The spiritual truth is that few of us know how to fully and unconditionally accept what is inside ourselves, let alone another person.
We have not fortified our containers of consciousness with enough love to receive all we were, are, and will become.
The result is that we hide parts of ourselves we think are unlovable or believe other people can’t handle. This creates a shadow self, and its very existence is a source of hurt because we never allow ourselves to be fully seen.
Relationships Come With Baggage. If You Open These Bags, You’ll Find Jewels For Your Evolution.
The pain of accepting that you hurt someone even if you didn’t mean to is simply part of existing in a world where there is a “you” and a “me”.
The spiritual truth is that we are all one, but in the material world, one manifests as many. And as many, we need to be in relationship and learn to get along.
You may say to yourself, “If you don’t want to experience this pain, don’t get involved in a relationship.”
However, you are not given a choice. Our minds depend on chopping the world into “self” and “other.” To exist in society is to exist in a web of relationships. We are all so deeply embedded in it that we mistake labels, titles, and roles as who we really are.
The fact is that relationships can do more than keep us alive. They can keep us evolving.
When we have the courage to confront the hurt and harm that arise from relationship, we can discover tools that open us to new possibilities.
Healthy relationships – one’s where boundaries are set, expectations are clear, needs are respected, aspirations are mutual, and communication is open – can support and catalyze our growth in ways beyond what is capable alone. In fact, we need others to illuminate what we cannot see in ourselves.

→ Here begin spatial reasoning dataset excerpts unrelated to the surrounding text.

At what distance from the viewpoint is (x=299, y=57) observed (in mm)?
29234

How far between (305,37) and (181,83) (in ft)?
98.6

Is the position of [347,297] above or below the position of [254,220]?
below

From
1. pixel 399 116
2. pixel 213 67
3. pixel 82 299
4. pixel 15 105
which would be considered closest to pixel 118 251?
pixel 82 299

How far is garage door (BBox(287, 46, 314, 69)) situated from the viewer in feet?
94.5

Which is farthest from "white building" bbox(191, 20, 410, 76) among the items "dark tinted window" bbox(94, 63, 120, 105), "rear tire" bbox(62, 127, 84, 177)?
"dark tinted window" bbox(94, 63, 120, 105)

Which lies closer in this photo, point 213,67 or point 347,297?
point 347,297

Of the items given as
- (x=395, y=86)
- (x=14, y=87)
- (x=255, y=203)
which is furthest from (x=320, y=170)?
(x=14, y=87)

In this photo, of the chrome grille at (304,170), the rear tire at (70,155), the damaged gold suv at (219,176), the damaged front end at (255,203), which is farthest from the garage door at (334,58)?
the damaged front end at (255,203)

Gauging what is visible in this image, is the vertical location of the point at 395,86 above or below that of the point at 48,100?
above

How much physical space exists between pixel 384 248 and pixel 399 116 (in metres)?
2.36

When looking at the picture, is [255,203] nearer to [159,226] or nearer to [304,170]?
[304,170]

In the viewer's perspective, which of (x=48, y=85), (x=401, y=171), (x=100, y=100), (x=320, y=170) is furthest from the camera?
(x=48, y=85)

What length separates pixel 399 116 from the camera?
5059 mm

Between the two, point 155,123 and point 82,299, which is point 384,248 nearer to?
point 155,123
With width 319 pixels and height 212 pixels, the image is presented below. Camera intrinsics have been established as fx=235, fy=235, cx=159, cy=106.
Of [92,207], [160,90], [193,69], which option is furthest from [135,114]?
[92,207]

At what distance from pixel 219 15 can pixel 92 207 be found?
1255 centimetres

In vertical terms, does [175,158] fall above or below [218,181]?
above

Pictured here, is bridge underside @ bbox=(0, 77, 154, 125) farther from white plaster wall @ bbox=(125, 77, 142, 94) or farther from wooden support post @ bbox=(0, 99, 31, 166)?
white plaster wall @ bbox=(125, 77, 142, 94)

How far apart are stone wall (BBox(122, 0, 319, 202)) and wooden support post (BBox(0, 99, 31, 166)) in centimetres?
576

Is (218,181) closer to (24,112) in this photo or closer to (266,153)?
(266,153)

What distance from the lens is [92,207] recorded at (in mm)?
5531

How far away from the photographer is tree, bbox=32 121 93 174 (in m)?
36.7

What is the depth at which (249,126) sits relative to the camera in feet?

The challenge is that being vulnerable to receive this illumination from others also means being open to receiving pain and hurt. We can’t have one without the other.
The challenge is that receiving this illumination from others also means being vulnerable. It’s a risk to open yourself to receiving, because both love and pain are intertwined in the same package. We can’t have one without the other.
So if we truly want our relationships to build us up, we must accept all the baggage that comes with it. The key is to open those bags, together, and use them to seed our freedom.
3. Every Thought Has and Is an Opportunity Cost…and a Tool For Our Liberation.
All thoughts are limiting thoughts because they limit our perception. They act as lenses to filter the signal from the noise.
This is the gift and the cost of thinking—that it divides the continuous into mind-made pieces.
Thought is a discriminating factor, and it needs to be used wisely. For every time we slice and dice reality, we create division: in-groups and out-groups, right and wrong, liking and disliking.
Two potential problems arise from this process of thinking:
forget that we have sliced up and divided reality based upon assumptions,
biases, and models that may not be accurate.
- We start believing that our thoughts are the truth, forgetting what we’ve made up, filled-in, or left out in this cognitive construction.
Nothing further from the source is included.